サイフォンというのは、水槽に溜めた水の中に液体が満たされた管を入れたとき、その管の終端が水面より低い位置にあれば、たとえ途中で出発点より高い位置を通っていたとしても、水を吸い上げるようにして流すことができる装置のことです。
高低差さえ作れば、動力無しで水を押し流すことができるこの仕組は、非常に便利なため現代でも水洗トイレや、灯油のポンプをはじめさまざまな場所で利用されています。
そして単純ながら強力なこの仕組は、紀元前の昔からすでに人々に知られていました。
ローマ水道などもサイフォンの原理を利用して、途中で低い土地を通ったりしても問題なく都市まで水を運んでいました。
日本でも、石川県にある金沢城は、兼六園に溜めた池の水を場内まで引き込む引き込むために、サイフォンの原理を利用しています。
このように古くから知られていたサイフォンは、当然ピタゴラスも知っていました。
そこで彼はこの仕組を利用して「貪欲なカップ」といういたずらを思いついたのでしょう。

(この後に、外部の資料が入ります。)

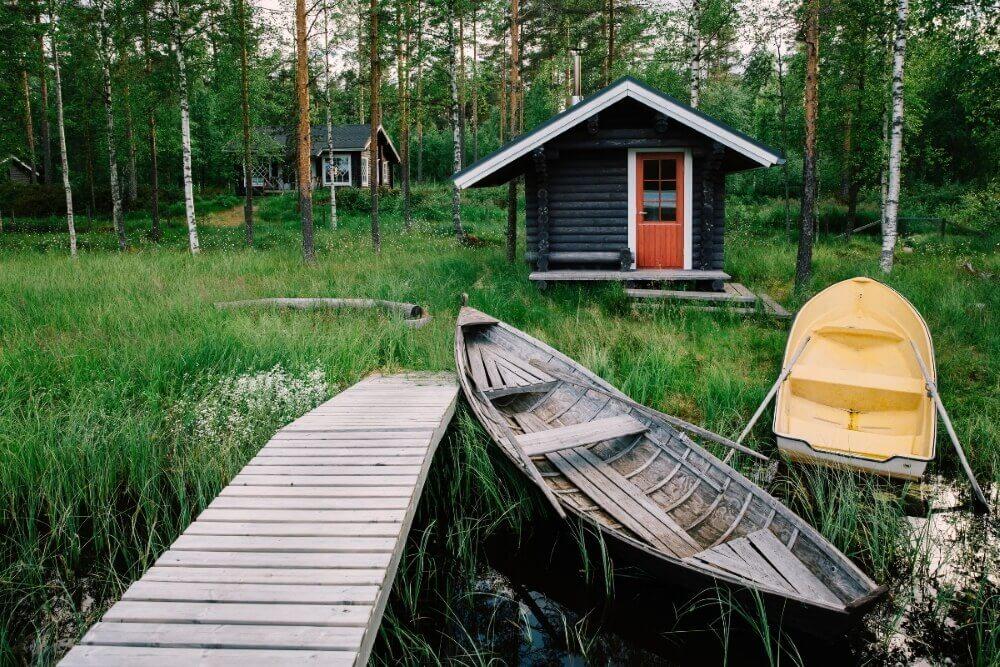 Традиционная деревянная хижина. Финская сауна на озере и пирс с рыбацкими лодками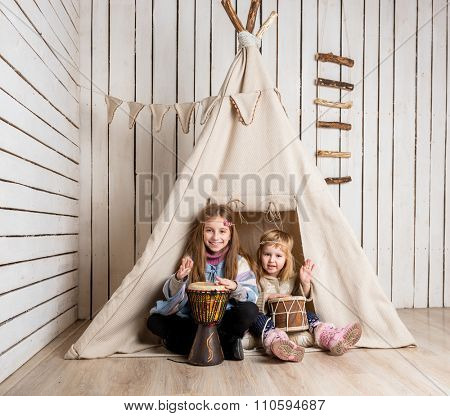 smiling little girls playing drums near wigwam like Indians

ピタゴラスの目的がなんだったのかはよくわかりませんが、おそらくは、人々にほどほどにお酒を飲ませ、節度を教えるためだったと想像されています。
欲張ってしきい値を超えたワインをカップに注いだ者は、たちまち貴重なワインをすべて床にこぼしてしまうのです。

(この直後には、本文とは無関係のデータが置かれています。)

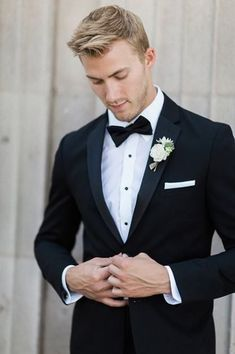 Los angeles glamorous wedding shoot at the culver hotel groom black notch lapel tuxedo with white dress shirt and black bow tie with white pocket square and white floral boutonniere buttoning jacket Black Suit Bow Tie, Black And White Tuxedo, Black Suit Groom, Tuxedo Bow Tie, Tuxedo Suit, Groomsmen Attire Black, Black Tuxedo Wedding, Mens Black Wedding Suits, Groom Tuxedo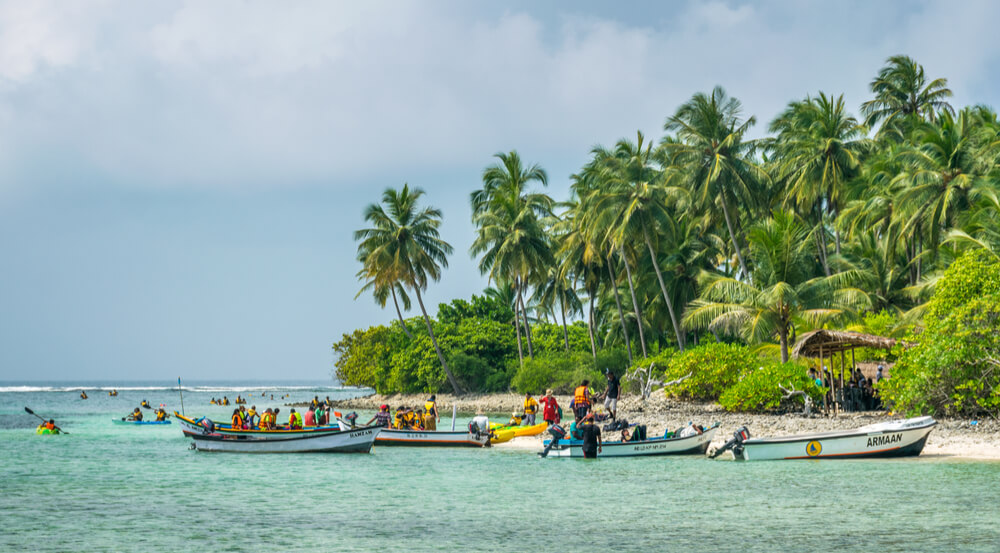 Kalpeni Island, Lakshadweep - Arabian Ocean, tourists engage in water sports in blue sea of tropical island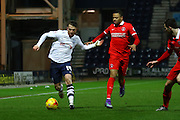 Preston North End Striker Joe Garner races away from Charlton Athletic midfielder Jordan Cousins (8) during the Sky Bet Championship match between Preston North End and Charlton Athletic at Deepdale, Preston, England on 23 February 2016. Photo by Pete Burns.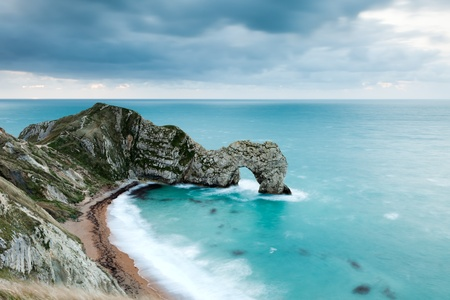 durdle door: Looking down on Durdle Door in the Jurassic Coast in Dorset, UK.  Taken at sunrise (the sun is on the horizon about 10% in from the left!)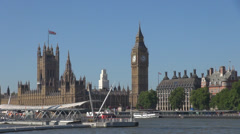 Palace Westminster Tower Clock Big Ben facade blue sky boat Thames River London  Stock Footage
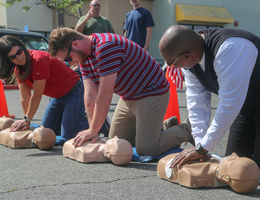three people learning hands-only CPR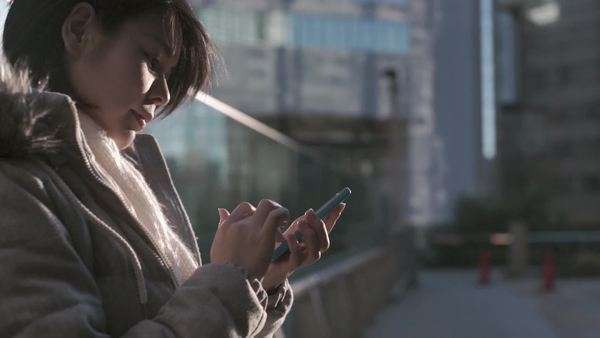 Slow-motion shot of a young Japanese woman using smartphone in Tokyo Royalty-free stock video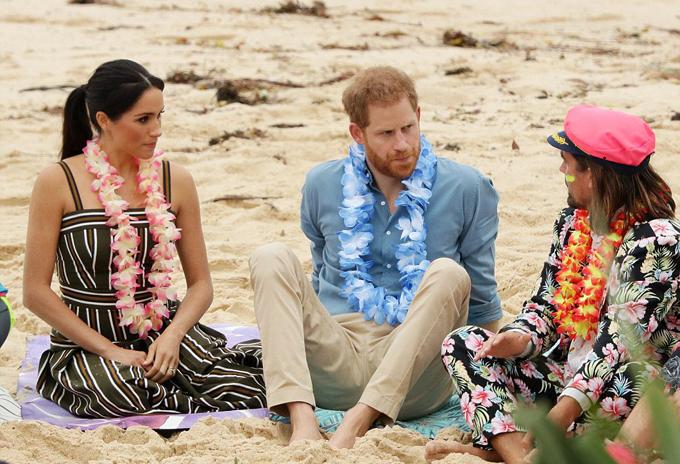 Harry và Meghan thoải mái cởi giày dép, ngồi xuống cùng người dân để trò chuyện.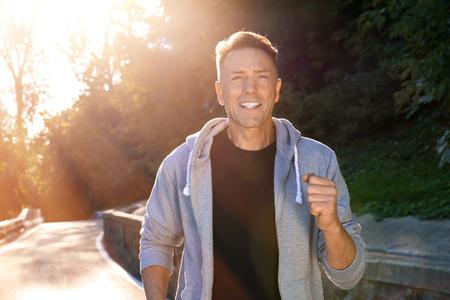 Mature sporty man running outdoors 스톡 콘텐츠
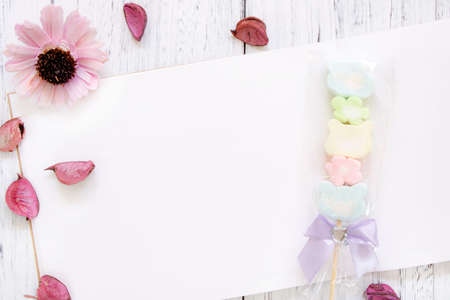 Stock Photography flat lay vintage white painted wood table note book paper purple flower petals cotton candy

このカップを使った欲張り者の落胆は大きかったでしょう。
これは非常に優れたデザインだったため、その後の時代でも世界各地に同系のカップが伝わっています。
日本の長岡藩では十分盃(じゅうぶんはい)の名で伝わっており、中国でも公道杯という名で同型の盃が存在しています。
こうした発明を見るだけでも、ピタゴラスがいかに優れた人物だったかがうかがい知れます。
※この記事は2021年公開の記事を再編集したものです。